The transformer does not recognise JSON and only processes tokenised text. Its task is the same: to continue the sequence from the assistant’s perspective. It is important to understand this because the model treats all inputs as plain text, which directly affects prompting techniques. This means that consistent formatting, clear role markers, and well-chosen delimiters become critical for guiding the model’s behaviour, as will be discussed later in the article.

Principles of effective prompting

This part will help you compile effective prompts and elicit the most precise output from LLMs. There are several tips to achieve this:

Be clear and accurate when writing the prompt

Imagine describing a new topic to someone unfamiliar with the context, style, or preferred way of working. You need to be as precise when writing a prompt to LLM as you can. For example, you can include:

  • The results you need.
  • The context.
  • An example of a successful task.

Another tip is to clarify precisely what you want the LLM to do. If you need a code, ask the model for it. It would also be great if you could provide a bullet list of steps you want the LLM to perform.

Your prompt for LLM can look like this: Anonymise customer feedback for the quarterly report. Remove all personally identifiable information from: {{FEEDBACK_DATA}}

Instructions:
● Replace names with CUSTOMER_[ID]
● Replace emails with EMAIL_[ID]@example.com
● Replace phone numbers with PHONE_[ID]
● Keep product names (for example, AcmeCloud) unchanged
● If no personal data is present, copy the text as is

Use examples (multi-shot prompting)

The LLM’s responses will be more precise if you provide it with an example of a good one. Ensure your examples accurately reflect actual case usage, cover potential challenges, and are wrapped in the <example> tags.

Your prompt for LLM can look like this: Analyse this customer review and classify the issues into the following categories: UI/UX, Performance, Feature Request, Integration, Pricing, or Other.

Also evaluate:

  • Sentiment: Positive / Neutral / Negative
  • Priority: High / Medium / Low

Here is an example:

<example>
Input: The new dashboard is very messy. I can’t load it and find the export button. You need to fix it!
Category: UI/UX, Performance
Sentiment: Negative
Priority: High</example>

Now, analyse this feedback: {{FEEDBACK}}

Apply Chain-of-Thought reasoning

When working with complex tasks, LLMs can significantly benefit from thinking step-by-step – a technique also referred to as chain of thought prompting. It is advantageous for math, logic, and analysis prompts. However, keep in mind that not every task requires in-depth analysis (basic calculations, for example) and use it judiciously.

Your prompt for LLM can look like this: Create a personalised quarterly performance report for department heads.

Inputs:
● Program details: {{PROGRAM_DETAILS}}
● Head details: {{HEAD_DETAILS}}

Instructions: Think step by step before writing.

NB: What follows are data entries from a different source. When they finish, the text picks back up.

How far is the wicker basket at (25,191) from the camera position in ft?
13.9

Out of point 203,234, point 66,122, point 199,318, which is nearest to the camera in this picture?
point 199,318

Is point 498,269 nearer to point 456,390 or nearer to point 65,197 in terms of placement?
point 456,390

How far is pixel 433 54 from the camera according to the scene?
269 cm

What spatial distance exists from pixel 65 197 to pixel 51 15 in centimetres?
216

  1. Identify what information would be most valuable for this manager, considering their history and department priorities.
  2. Highlight program aspects that matter most now (KPIs, efficiency growth, bottlenecks).
  3. Based on this reasoning, generate the final personalised report.

Provide XML-style structured input

XML tags can be very beneficial if your prompt has multiple elements, such as context, instructions, and examples. Tags help LLMs parse your prompts more precisely and, hence, produce responses of better quality.

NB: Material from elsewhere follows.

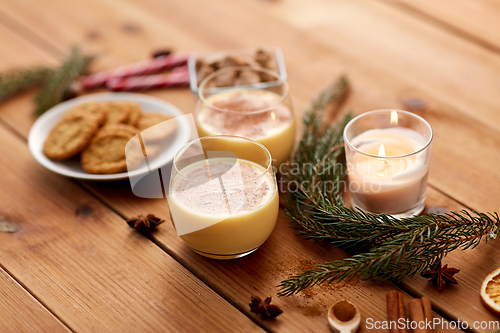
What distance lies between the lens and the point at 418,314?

Here are some tips for the most efficient uses of XML tags:

  • Use the same tag names consistently across your prompts and refer to them when discussing the content (for instance, use <example> tags for the examples).
  • Use nest tags <outer><inner></inner></outer> for hierarchical content.

Your prompt for LLM can look like this: You are a financial analyst at AcmeCorp. Prepare the Q2 financial report for our investors. AcmeCorp is a B2B SaaS company. Our investors value transparency and practical recommendations.

Use this data for the report:

<data>{{SPREADSHEET_DATA}}</data>
<instructions> 1. Include sections: Revenue Growth, Profitability, Cash Flow. 2. Highlight strengths and areas for improvement. </instructions>
Make the tone of the report concise and professional. Follow this structure:
<formatting_example>{{Q1_REPORT}}</formatting_example>

Assign roles

You can improve the LLM’s performance by assigning it a specific role. Thanks to using this technique, your prompts will align with the required communication style or level of detail (as if they were written by a copywriter, for example) and stay more within the bounds of your task’s specific requirements.

You can also experiment with the roles and twist them according to what result you would need. For instance, a data scientist will likely obtain different results from a product manager, even given the same input. Remember that it is a vector space and probabilities, so the role you assign in the prompt might move the probabilities in a slightly different direction.

Your prompt for LLM can look like this: Analyse this software license agreement for potential risks:

<contract>
{{CONTRACT}}
</contract>

Focus on clauses about indemnification, liability, and ownership of intellectual property rights.

Role: You are a corporate lawyer specialising in IT law, software licensing, and legal risk management.
Task: Identify possible legal risks in the agreement and explain them to the client clearly, concisely, and professionally (for example, a startup purchasing or licensing software from a third-party developer).

Prioritise the input. When working with large documents (over 20,000 tokens), place them at the beginning of the prompt and structure them with tags and metadata. Finally, treat iteration as an opportunity to improve LLMs’ outputs.

Retrieval-Augmented Generation (RAG) and Fine-Tuning

Prompting is key, and structuring a good prompt can greatly improve query results. But are there other ways an LLM can be adjusted for a specific task? Users may also encounter token limits in their queries. This is where RAG and fine-tuning techniques come into play. Both approaches aim to enhance model performance, and each will be discussed in more detail.

RAG

RAG supplements the LLM model with a vector database of documents. Relevant passages are retrieved and added to the context for each query accordingly.

RAG is beneficial for quick updates and fast-changing information. However, it is essential to keep in mind three factors that affect its effectiveness: the quality of documents in the knowledge base (insufficient data, insufficient data out), the chunking strategy used for similarity search, and the indexing approach.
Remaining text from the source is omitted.